Items listed in a dataset:
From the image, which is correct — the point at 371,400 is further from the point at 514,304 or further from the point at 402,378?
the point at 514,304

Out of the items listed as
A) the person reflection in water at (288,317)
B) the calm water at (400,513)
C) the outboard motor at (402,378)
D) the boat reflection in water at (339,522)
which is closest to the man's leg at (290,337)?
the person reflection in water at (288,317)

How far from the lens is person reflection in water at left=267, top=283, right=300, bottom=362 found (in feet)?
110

Short problem:
Format the entries above as a two-column CSV with the headers "query" and "reply", giving one row per entry. Put each entry's text and its answer in a quoted field, with any line breaks changed to spaces.

Expected output:
query,reply
"From the image, which is correct — the point at 371,400 is further from the point at 514,304 or further from the point at 402,378?","the point at 514,304"
"Out of the items listed as A) the person reflection in water at (288,317) B) the calm water at (400,513) C) the outboard motor at (402,378) D) the boat reflection in water at (339,522) which is closest to the man's leg at (290,337)?","the person reflection in water at (288,317)"
"How far from the lens is person reflection in water at left=267, top=283, right=300, bottom=362 found (in feet)?","110"